:: BRANO DA LEGGERE ::
Una missionarietà per contagio

Vorrei sottolineare il fatto che sia Andrea che Filippo hanno incontrato e, dunque, raccontano. E raccontano alle persone che incontrano, alle prime che incontrano. Questa è una missionarietà “per contagio”, che avviene per caso: parlo di Cristo a te perché ho incontrato te. Credo che sia il modo missionario più incisivo. […]
Così avremo testimoniato Cristo che ha rivelato un Dio che ama tutti gli uomini allo stesso modo, anche senza nominare Gesù Cristo. Intervenendo così, con semplicità, si afferma il primato del Dio di Gesù Cristo. Il primato, infatti, si afferma non solo dicendo che Dio è l’unico Dio ma anche che, proprio per questo, non fa differenze tra le persone. […]

Chiamare

Il racconto si snoda attorno a tre verbi principali: chiamare, seguire, vedere.
Cominciamo dal verbo chiamare, che Gesù utilizza per dire a Pietro: “Ti chiamerai Cefa!”.
Gesù chiama per nome, conosce per nome: “Tu sei Simone, figlio di Giovanni”. Dio ama gli uomini uno ad uno e li conosce nella loro precisa individualità. Però Gesù non si accontenta del nome di battesimo, Gesù cambia nome e, in tal modo, cambia tutto, è come assumere una nuova identità. […] Dio ti dà un nuovo nome per assegnarti un nuovo incarico. Per Pietro il nuovo incarico è il centro.
Qual è il nostro incarico, quale nome vogliamo darci? Come ci piacerebbe che Dio ci chiamasse, con quale nome? […]

Seguire

Il verbo seguire è semplice e bello insieme. Seguire vuol dire camminare […].
Seguire vuol dire anche andare dietro a qualcuno, scegliere di mettere i piedi dove li ha messi quel tale che si segue. Però attenzione! Seguire non vuol dire andare davanti. Talvolta ci sono seguaci che camminano davanti al Signore e lo pregano di realizzare i progetti che hanno in mente. Invece è il Signore che ha dei progetti, noi dobbiamo seguirlo senza camminare davanti; dobbiamo stare vicino a lui, ma sempre un passo indietro, perché è lui che traccia la strada, non noi.
Se tre, quattro, mille o più hanno deciso di seguire Gesù, questi si trovano a vivere insieme la comunità. La comunità non nasce perché questi hanno deciso di vivere insieme, bensì perché ciascuno ha deciso di seguire il medesimo Signore […].
:::
:: DATI DELL'ESERCIZIO ::
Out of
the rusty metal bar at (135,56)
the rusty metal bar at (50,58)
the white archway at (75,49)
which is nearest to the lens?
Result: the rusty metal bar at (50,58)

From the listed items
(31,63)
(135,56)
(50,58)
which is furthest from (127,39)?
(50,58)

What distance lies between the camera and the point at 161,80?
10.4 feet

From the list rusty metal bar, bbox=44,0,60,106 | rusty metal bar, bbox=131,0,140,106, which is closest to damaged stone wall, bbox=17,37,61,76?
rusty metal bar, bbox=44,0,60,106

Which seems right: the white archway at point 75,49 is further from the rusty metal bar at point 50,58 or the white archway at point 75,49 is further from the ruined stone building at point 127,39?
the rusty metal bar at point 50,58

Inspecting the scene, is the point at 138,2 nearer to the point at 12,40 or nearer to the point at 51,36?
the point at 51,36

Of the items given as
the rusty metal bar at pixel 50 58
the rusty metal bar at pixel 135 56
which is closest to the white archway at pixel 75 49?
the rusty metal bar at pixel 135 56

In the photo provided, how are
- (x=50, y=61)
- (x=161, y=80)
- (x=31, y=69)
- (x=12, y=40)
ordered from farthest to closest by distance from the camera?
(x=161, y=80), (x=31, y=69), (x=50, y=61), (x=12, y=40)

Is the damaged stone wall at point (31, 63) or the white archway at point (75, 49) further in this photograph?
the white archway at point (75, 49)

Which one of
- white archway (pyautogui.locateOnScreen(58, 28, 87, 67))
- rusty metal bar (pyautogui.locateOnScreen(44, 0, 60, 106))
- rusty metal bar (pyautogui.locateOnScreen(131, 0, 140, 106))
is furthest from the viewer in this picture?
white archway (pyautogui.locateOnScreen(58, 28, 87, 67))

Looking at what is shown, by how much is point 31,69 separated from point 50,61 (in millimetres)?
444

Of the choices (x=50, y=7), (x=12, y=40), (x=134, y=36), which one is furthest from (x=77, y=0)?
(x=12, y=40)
:::
== COMPITI DA SVOLGERE ==
**A)** Secondo il brano da leggere, perché chi segue il Signore deve stargli vicino ma sempre un passo indietro? Rispondi in una o due frasi.
**B)** Trascrivi come lista JSON di stringhe le righe dell'elenco comprese tra quella che contiene "Looking at what" e la fine dell'elenco, estremi inclusi. Scrivi una stringa per ogni riga e tralascia le righe vuote.

== SOLUZIONI SVOLTE ==
**A)** Perché è il Signore ad avere dei progetti e a tracciare la strada, non chi lo segue. Per questo seguire non vuol dire andare davanti.

**B)**
[
  "Looking at what is shown, by how much is point 31,69 separated from point 50,61 (in millimetres)?",
  "444",
  "Of the choices (x=50, y=7), (x=12, y=40), (x=134, y=36), which one is furthest from (x=77, y=0)?",
  "(x=12, y=40)"
]